As members of the Space Science group, we attended daily classes in statistics taught by Greg Reilly, physics, and astronomytaught by Lou Broad and Scott Goelzer. In these classes we learned about our universe, graphing data and rocketry. During one of our most memorable classes, one of our instructors turned a Carbon dioxide (CO2) fire extinguisher into a rocket and propelled himself into a nearby dumpster! On another occasion we constructed our own rockets out of cardboard and balsa wood, painted, and then launched them.

Project SMART is beneficial to students by offering alternative courses and giving them a taste of college life - particularly that of a graduate student.

What We Did

For the research portion of Project SMART, we collaborated with Dr. Eberhard Möbius, a physicist and the Project Director, to study the auroral ion beams found in the Aurora. Dr. Möbius is involved with Plasma Physics and their relation to Space. On this project, he is focusing primarily on the acceleration of the particles. Another advisor to us, Dr. Lynn Kistler, also a physicist, is concerned with how the particles are accelerated and then transported. Her main interest in the project is what happens to the beams after they are accelerated from the earth's magnetosphere. Li Tang, a graduate student working towards his Ph. D. in Physics, was very helpful to us in explaining the processes we needed to gather our data. We were able to compare our results with some of his previous work in this project. Eric Lund, a research scientist at the University of New Hampshire, was very helpful in pointing out where we were incorrectly reading our data. He also suggested graphing several aspects of our data that we had not considered before.
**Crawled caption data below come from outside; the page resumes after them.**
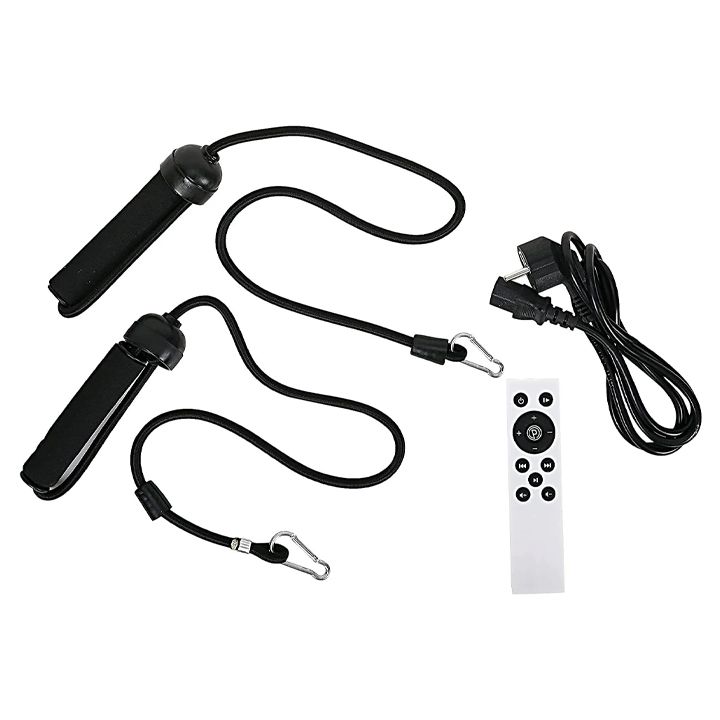 fitnes-vibro-masazhori-photo-3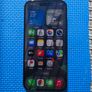 iphone 15 pro titanium grey sim free Image 2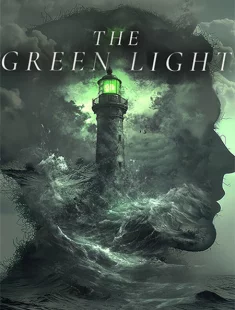 The Green Light (2026|Рус|Англ)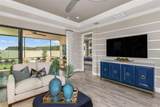 4610 Rosatti Road - Photo 12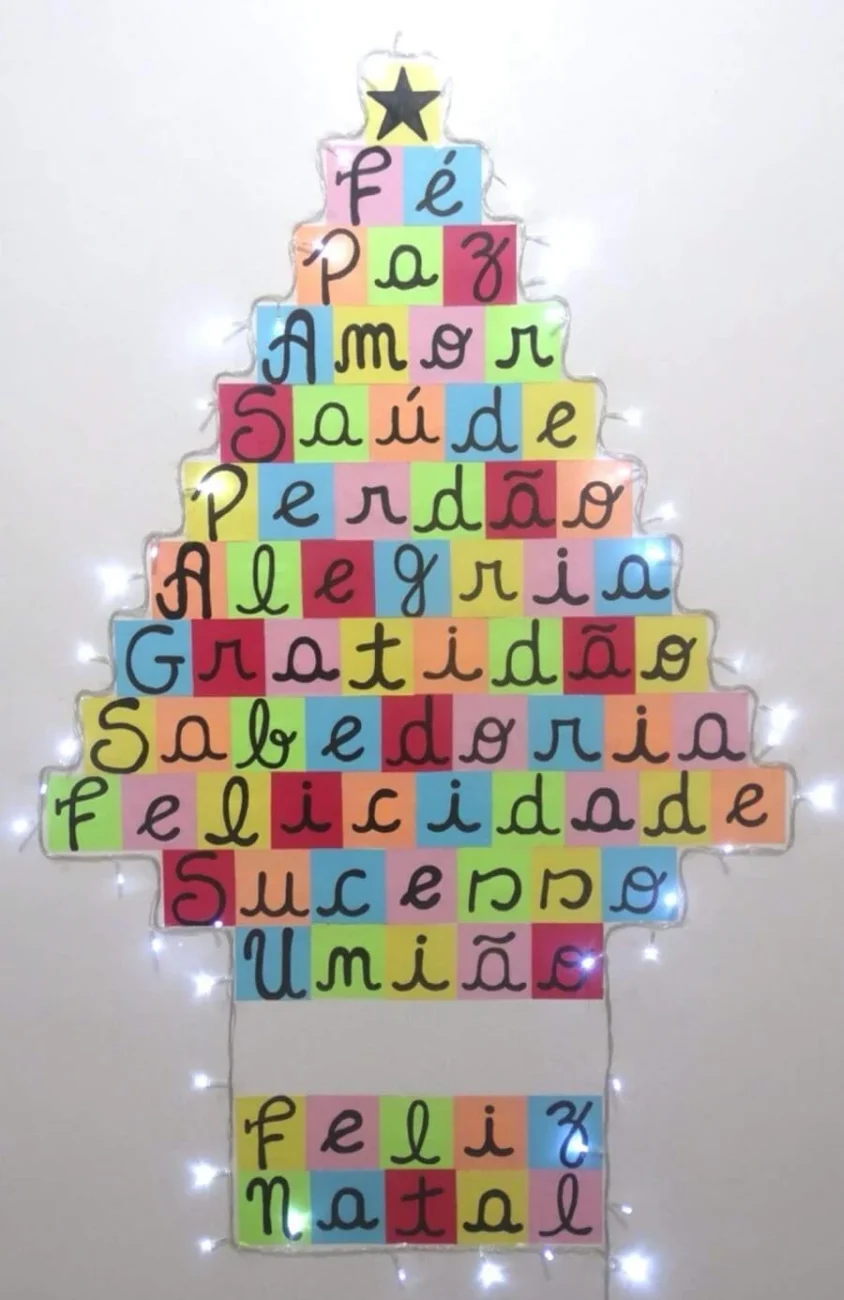 decoracao-de-natal-simples-e-barata-2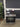 41659 Stainless Steel Gas Range with Oven
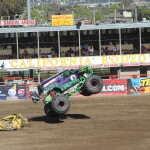 Z4gWHZ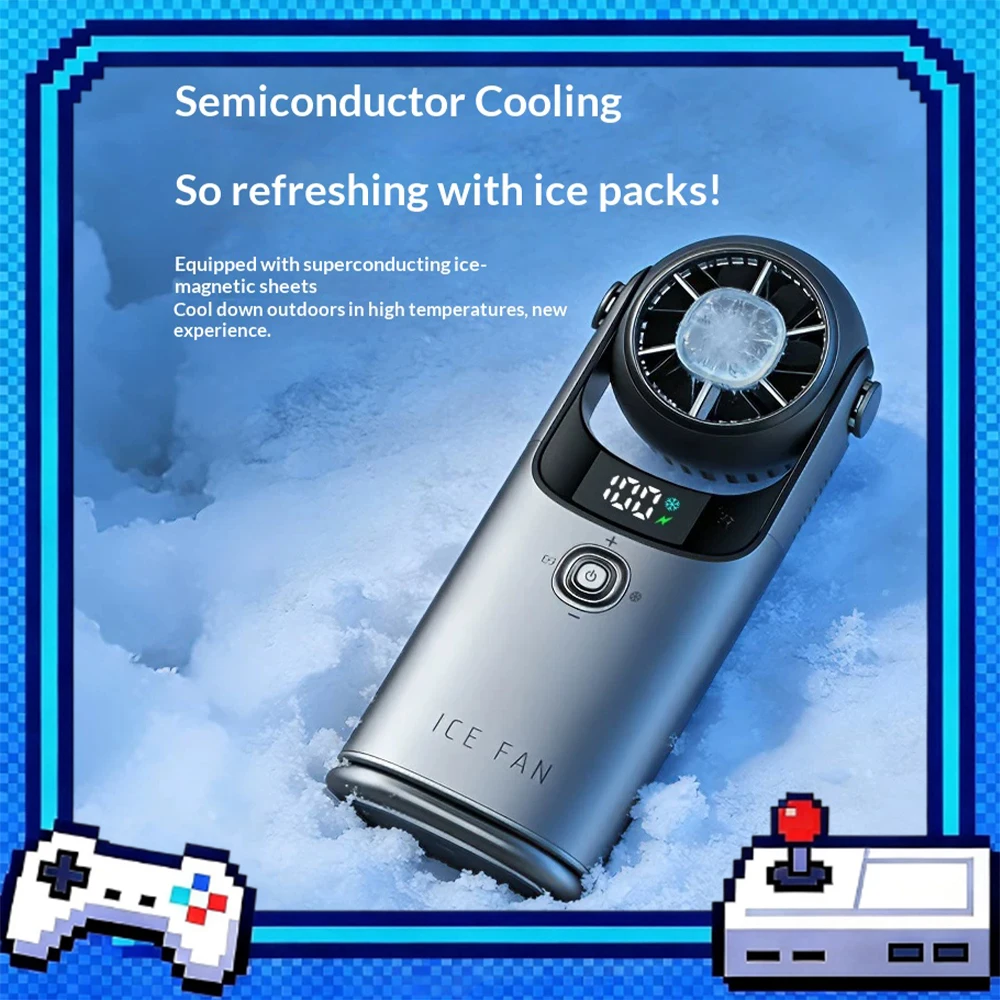 mave-mf168-handheld-small-fan-semiconductor-refrigeration-handheld-fan-double-batteries-long-battery-life-light-weight-for-gifts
Eric is currently researching electromagnetic waves and their use as an energy source.

Some say that the Northern Lights are the glare of the artic ice and snow; and some say that it's electricity, and nobody seems to know.

-Robert W. Service

The auroras are a result of activity on the sun and solar wind. The sun discharges a continuos stream of electrons and ions. These ions, when attracted by the earth's magnetosphere, circle the earth's radiation belts. They are then accelerated by this energy into high latitudes where they produce auroral displays.

Our goal was to determine the ion beams' acceleration region, and define parameters that may affect the location of the region. In order to research the auroras we analyzed summary data retrieved by one of NASA's Small Explorer spacecrafts (SMEX), the Fast Auroral SnapshoT explorer (FAST). FAST is a small satellite which orbits the earth and explores the auroral zones. Launched on August twenty-first, 1996, FAST has orbited the earth for nearly a year.

The instrument on FAST that we were specifically concerned with was the Time-of-flight Energy Angle Mass Spectrograph (TEAMS). The information from this satellite was in the form of graphs, one of which is right below this section. Using this information, we recorded the date, orbit, Universal Time, altitude, Magnetic Local Time, and Invariant Latitude of the auroral passages. On the occasions where we found beams, we recorded the Universal Time, altitude, Magnetic Local Time, Invariant Magnetic Latitude, duration, and energies of the dominant ions: H+, He+, He++, and O+. From our research we have concluded many things about the aurora. For example, there is a definite correlation from the number and location of the beams we studied to the invariant latitude at which they occurred. There is still another correlation from the number of beams to the magnetic local time.

The FAST satellite. The gray circular object on the right is the instrument TEAMS.